McSherry and her team, for example, conducted disparate impact analysis [where some groups of borrowers may be the victims of unintentional discrimination], which ensured comfort that the net effect of these tools would be positive.
“It’s not sufficient to just demonstrate good practice in the building of the models — you have to also look at the actual outcome of the models,” she said.
Used judiciously, with a nod to the huge boost in computing power and algorithms that can be building blocks of the modeling process, McSherry said users can expose model bias — and avoid introducing bias in the first place.
As she noted, putting a biased data set into almost any algorithm will produce a biased outcome. And the person who is building the model has to adjust the data set, or adjust the model to compensate for bias in that data set.
The Data Considerations
McSherry said, too, that as technology has evolved, these models need a lot of data to feed them — and now, more than ever, lots of data has been moving through various ecosystems and changing hands.
A lot of time has been spent, and is still being spent, on de-identifying data so that it is not, in McSherry’s words, “moving in the clear.” With the growth in AI, she continued, there is also a growing economic incentive to share data. There is room for a more robust discussion, and development of frameworks, for how data can be shared across organizations, she said, adding that based on Visa’s consumer research, there is a reasonably large gap between common practice and what consumers expect.

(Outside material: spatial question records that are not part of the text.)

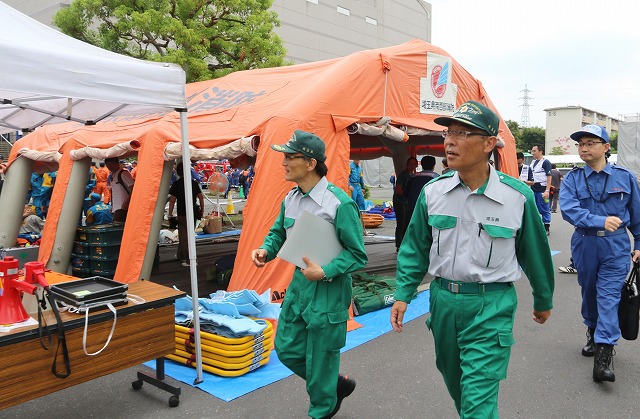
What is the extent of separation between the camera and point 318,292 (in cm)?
303

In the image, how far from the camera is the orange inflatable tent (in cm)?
582

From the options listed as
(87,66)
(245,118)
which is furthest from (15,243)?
(87,66)

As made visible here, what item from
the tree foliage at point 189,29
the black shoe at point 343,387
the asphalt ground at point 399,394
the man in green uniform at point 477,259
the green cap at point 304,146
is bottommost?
the asphalt ground at point 399,394

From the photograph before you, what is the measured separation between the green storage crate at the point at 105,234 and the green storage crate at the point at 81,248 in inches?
6.4

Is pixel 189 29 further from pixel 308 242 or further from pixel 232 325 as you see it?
pixel 308 242

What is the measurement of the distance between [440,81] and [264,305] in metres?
4.65

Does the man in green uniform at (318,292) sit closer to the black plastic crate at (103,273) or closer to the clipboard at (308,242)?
the clipboard at (308,242)

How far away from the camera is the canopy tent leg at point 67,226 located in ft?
25.7

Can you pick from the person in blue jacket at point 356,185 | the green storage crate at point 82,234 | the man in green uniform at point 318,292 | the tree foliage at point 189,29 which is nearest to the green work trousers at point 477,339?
the man in green uniform at point 318,292

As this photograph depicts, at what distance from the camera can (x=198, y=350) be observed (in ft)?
13.7

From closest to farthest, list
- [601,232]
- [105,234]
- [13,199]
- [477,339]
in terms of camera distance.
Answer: [477,339], [601,232], [105,234], [13,199]

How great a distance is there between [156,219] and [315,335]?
4435 millimetres

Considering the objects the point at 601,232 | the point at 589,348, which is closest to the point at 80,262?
the point at 589,348

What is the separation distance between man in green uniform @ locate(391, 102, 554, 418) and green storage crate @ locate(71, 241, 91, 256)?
6.52 meters
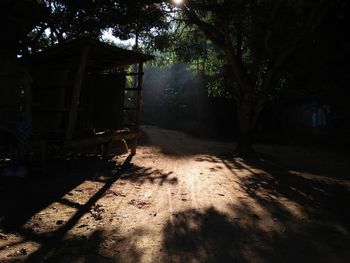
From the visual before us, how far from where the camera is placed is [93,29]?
13.6 m

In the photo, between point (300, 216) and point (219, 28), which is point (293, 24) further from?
point (300, 216)

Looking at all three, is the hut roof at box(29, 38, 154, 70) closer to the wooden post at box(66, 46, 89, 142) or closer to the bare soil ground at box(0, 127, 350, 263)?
the wooden post at box(66, 46, 89, 142)

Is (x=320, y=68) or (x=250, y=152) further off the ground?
(x=320, y=68)

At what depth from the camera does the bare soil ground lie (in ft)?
14.8

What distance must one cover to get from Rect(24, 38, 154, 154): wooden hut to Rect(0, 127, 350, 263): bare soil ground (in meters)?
0.92

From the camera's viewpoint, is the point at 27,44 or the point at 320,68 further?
the point at 320,68

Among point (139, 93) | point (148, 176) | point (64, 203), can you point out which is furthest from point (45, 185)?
point (139, 93)

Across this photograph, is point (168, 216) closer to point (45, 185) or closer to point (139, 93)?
point (45, 185)

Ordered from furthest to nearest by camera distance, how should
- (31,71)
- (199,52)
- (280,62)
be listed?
(199,52), (280,62), (31,71)

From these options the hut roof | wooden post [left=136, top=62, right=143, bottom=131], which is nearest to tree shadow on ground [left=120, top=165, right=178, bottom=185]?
wooden post [left=136, top=62, right=143, bottom=131]

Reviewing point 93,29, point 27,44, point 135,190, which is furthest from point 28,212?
point 93,29

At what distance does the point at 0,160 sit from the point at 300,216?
661cm

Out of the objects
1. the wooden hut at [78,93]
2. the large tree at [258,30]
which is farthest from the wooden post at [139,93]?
the large tree at [258,30]

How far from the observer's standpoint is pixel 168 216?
586 cm
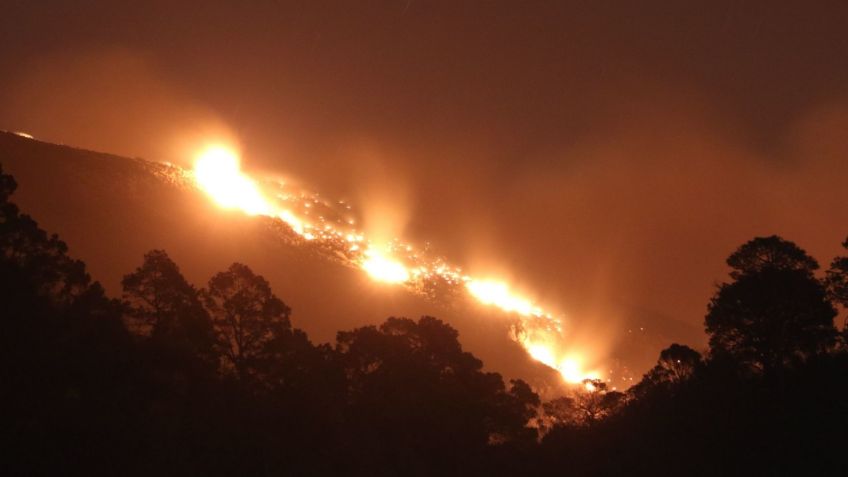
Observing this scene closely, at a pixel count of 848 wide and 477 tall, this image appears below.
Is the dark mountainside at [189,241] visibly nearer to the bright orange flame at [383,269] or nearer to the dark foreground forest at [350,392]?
the bright orange flame at [383,269]

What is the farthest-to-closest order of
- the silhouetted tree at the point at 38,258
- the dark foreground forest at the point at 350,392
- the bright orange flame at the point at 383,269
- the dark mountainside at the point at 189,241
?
the bright orange flame at the point at 383,269, the dark mountainside at the point at 189,241, the silhouetted tree at the point at 38,258, the dark foreground forest at the point at 350,392

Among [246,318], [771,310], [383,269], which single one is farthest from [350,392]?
[383,269]

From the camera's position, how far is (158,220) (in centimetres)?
13925

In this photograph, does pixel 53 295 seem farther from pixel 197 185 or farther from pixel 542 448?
pixel 197 185

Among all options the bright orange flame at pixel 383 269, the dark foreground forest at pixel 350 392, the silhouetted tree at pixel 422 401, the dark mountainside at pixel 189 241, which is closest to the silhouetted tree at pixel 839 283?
the dark foreground forest at pixel 350 392

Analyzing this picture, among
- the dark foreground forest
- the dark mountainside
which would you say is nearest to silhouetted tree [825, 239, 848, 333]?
the dark foreground forest

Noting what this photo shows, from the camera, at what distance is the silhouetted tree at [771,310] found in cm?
3916

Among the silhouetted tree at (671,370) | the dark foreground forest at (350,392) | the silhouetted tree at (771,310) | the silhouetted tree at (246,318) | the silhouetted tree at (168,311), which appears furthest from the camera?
the silhouetted tree at (246,318)

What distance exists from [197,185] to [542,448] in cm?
16220

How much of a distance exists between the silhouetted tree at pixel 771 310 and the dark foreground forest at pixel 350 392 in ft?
0.32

In the end, AI, when used responsibly, can help make better predictions across any number of settings, well beyond the confines of battling fraud or underwriting credit. Picture the firm that wants to approach a consumer with an offer for international travel. Knowing that someone has traveled recently, and making informed predictions about whether they might be inclined to travel again, can make all the difference between a merchant or bank’s targeted offer or promotion being helpful or merely annoying.
Said McSherry: “I have yet to find an application where, if you have the data, AI doesn’t make it better.”